Quando fui convidada para escrever sobre prevenção no Carnaval, confesso que não quis aceitar e ainda tenho dúvidas se minhas reflexões acrescentarão algo neste momento. Tradicionalmente, campanhas de prevenção às IST/HIV/Aids aconteciam no Brasil, muitas encabeçadas pelo Ministério da Saúde (…eita saudades), seguidas ou não pelas ONGs/Aids que, por vezes, desenvolviam as suas próprias campanhas.
Muitas empresas também contribuíam desenvolvendo em suas Sipats (Semana Interna de Prevenção a Acidentes de Trabalho), intervenções sobre IST/HIV (sim, é obrigatório debater sobre IST/HIV/Aids nas Sipats, mas isso já é outra história). Porém, como organizar uma Sipat em home office? Preservativos eram distribuídos nos terminais rodoviários…

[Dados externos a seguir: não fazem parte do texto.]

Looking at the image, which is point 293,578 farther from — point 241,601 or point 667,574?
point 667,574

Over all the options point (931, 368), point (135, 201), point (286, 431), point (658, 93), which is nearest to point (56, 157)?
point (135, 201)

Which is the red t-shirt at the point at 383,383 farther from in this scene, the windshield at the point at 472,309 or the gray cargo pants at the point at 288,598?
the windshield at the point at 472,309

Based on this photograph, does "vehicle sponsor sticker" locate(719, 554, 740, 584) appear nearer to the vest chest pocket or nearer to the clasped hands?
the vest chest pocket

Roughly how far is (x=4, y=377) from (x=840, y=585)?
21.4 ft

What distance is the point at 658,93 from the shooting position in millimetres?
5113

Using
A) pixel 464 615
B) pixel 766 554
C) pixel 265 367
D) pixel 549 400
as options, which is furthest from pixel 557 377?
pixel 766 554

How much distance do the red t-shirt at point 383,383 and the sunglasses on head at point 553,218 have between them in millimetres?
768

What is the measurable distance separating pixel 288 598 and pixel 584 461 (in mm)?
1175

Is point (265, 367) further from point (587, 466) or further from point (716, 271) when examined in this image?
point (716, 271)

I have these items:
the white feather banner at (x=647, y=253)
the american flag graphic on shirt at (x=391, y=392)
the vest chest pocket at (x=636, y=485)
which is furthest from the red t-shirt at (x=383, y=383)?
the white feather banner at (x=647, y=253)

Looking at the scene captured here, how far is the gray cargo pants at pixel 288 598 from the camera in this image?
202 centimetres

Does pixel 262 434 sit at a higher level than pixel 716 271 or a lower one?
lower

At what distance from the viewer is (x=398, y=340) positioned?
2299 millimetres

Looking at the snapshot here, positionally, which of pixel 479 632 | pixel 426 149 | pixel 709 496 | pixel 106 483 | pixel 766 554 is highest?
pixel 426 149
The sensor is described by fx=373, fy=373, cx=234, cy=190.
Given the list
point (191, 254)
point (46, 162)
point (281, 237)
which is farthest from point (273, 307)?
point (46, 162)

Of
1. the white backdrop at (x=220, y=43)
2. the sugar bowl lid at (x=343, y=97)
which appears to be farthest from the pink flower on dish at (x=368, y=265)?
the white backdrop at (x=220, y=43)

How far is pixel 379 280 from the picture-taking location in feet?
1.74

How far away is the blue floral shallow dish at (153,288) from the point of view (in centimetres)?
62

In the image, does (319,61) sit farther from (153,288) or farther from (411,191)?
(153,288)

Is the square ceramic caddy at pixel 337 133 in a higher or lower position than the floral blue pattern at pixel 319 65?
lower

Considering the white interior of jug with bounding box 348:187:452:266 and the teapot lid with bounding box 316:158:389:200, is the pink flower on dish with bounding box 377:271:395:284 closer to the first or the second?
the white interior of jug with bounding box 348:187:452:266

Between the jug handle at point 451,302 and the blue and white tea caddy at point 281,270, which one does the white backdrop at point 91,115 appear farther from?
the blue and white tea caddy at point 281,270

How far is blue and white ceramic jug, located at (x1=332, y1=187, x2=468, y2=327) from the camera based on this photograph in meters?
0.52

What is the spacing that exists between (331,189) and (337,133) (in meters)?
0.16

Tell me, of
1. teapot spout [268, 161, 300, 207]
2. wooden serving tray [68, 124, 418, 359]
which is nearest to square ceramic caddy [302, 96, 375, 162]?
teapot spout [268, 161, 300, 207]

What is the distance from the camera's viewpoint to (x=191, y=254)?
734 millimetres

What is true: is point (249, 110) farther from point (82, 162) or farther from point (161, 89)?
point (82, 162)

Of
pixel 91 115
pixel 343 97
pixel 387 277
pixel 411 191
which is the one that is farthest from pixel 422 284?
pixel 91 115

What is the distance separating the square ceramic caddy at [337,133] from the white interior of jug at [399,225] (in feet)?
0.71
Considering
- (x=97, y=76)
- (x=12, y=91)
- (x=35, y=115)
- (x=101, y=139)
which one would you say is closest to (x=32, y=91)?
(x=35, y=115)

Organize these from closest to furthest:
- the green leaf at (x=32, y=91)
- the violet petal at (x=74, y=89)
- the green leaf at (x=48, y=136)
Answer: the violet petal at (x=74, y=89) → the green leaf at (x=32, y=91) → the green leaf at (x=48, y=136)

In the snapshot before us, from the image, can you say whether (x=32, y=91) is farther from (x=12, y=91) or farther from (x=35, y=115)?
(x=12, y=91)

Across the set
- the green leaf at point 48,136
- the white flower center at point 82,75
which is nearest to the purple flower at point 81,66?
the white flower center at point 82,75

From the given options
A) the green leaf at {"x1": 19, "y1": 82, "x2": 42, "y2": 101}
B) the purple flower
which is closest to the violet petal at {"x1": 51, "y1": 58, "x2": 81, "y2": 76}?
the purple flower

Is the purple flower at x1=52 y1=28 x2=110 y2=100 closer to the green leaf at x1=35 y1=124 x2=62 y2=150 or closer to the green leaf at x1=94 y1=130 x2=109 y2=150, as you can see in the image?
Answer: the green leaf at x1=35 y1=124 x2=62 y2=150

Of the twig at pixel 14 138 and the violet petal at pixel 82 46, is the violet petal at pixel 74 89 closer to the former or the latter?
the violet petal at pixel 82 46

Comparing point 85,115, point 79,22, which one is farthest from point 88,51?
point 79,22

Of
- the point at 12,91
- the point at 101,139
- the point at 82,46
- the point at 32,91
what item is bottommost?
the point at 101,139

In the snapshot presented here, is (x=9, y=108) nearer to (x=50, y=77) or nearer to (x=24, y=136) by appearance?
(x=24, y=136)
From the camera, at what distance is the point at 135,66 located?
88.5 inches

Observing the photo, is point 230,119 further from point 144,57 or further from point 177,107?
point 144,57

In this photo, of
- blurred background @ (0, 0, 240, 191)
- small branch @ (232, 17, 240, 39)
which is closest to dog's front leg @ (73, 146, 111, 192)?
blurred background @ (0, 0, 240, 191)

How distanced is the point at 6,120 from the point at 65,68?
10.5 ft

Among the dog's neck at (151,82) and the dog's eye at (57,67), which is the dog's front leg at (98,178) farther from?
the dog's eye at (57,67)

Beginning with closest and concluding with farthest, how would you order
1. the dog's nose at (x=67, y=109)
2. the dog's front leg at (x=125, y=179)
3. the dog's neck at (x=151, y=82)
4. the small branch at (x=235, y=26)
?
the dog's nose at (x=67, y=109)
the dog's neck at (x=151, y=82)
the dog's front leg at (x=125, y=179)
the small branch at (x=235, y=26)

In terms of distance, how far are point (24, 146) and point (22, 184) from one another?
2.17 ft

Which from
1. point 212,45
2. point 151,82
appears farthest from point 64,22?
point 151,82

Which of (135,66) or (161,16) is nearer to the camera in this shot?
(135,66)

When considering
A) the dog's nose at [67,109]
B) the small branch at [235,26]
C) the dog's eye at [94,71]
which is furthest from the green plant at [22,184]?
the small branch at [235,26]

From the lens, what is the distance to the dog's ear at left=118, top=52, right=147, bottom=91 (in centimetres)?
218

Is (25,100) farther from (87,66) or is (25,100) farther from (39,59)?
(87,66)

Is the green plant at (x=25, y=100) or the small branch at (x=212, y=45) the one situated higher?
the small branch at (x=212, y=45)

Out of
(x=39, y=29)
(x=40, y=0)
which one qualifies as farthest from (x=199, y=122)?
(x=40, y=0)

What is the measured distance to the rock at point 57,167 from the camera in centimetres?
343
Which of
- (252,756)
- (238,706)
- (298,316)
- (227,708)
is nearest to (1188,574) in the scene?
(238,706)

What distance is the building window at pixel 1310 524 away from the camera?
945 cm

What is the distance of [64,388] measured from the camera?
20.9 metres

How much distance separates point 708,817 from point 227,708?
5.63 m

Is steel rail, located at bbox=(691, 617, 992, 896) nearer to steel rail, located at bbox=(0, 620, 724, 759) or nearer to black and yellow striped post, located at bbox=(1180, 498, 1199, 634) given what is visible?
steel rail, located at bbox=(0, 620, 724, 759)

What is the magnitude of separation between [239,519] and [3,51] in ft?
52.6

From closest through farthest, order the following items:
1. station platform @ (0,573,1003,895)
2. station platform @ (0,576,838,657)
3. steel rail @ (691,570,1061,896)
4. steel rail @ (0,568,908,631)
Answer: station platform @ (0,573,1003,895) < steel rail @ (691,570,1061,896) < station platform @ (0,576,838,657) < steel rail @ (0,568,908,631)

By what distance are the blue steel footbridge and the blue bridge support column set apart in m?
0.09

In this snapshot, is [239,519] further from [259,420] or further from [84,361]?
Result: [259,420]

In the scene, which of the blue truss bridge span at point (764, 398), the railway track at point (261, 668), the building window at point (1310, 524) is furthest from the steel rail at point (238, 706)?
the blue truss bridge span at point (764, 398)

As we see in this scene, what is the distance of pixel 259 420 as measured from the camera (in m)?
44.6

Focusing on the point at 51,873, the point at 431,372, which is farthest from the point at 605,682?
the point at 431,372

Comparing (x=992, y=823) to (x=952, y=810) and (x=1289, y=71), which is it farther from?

A reivindicação da sociedade civil, à época, era direcionada para que as questões do HIV fossem debatidas durante os 365 dias do ano. Por vezes, também, ONGs/Aids não concordavam com o tom de uma campanha e todo este conjunto da obra criava uma discussão intensa (…mais saudades).
Devido à COVID-19, teoricamente, não teremos Carnaval. Logo, para que promover campanhas? (…pensam algumas instâncias). Por outro lado, será ponto facultativo para os serviços públicos, para os bancos que permanecerão fechados segunda e terça-feira e, sendo assim, empresas deverão negociar “folgas” com seus funcionários e assim por diante, ou seja, o feriadão vai rolar e com ele espera-se muita gente nos bares, nas praias, festas e afins. Alguém tem dúvida quanto a isso? Bem, provavelmente muitos encontros sexuais ocasionais, afetivos ou não, também acontecerão nesse período.
Se não houve um plano nacional para se lidar com a pandemia da COVID-19, se não há campanha de testagens em massa, se a vacina, em uma Fake News absurda, foi associada à Aids, como estarão as campanhas de prevenção? Acrescentemos a este cenário, o fato que desde o início da pandemia da COVID-19, o número de pessoas testadas para a infecção pelo HIV caiu drasticamente no Brasil e no mundo. Isso é uma questão de extrema preocupação e angústia porque certamente há muita gente vivendo com HIV que desconhece sua sorologia.
Considerando todos estes fatores, penso que ainda pagaremos um preço alto, como sociedade, por não termos oferecido aos jovens brasileiros de baixa renda acesso à educação durante esses últimos dois anos de pandemia. Afastar os jovens das escolas é também diminuir as chances de acesso à orientação sexual e reprodutiva. A evasão escolar torna os jovens vulneráveis a casamentos precoces, subempregos, envolvimento com tráfico de drogas (além de madeiras e minérios nas fronteiras), enfim, vidas sem perspectivas, incluindo o sexo desprotegido.
Não penso que a ausência de campanhas focadas na “ Mandala da Prevenção“ e afins, neste pseudo Carnaval seja o único problema, mas, sim, o que significa apartar milhares de jovens de acesso à educação sexual! Este é o problema com que todos educadores, sociedade civil, gestores, promulgadores da ESG – Environmental, Social, Governance (Ambiental, Social, Governança), termo que substituiu a responsabilidade social na iniciativa privada, deveriam perder o sono. A promoção da saúde sexual e reprodutiva, políticas de diversidade e equidade de gênero devem fazer parte das inquietações daqueles que desejam uma transformação social. Aí sim, os carnavais voltarão, quem sabe, até embalados pela música de Chico Buarque?!?
* Marta McBritton é ativista, assistente social e presidente do Instituto Cultural Barong.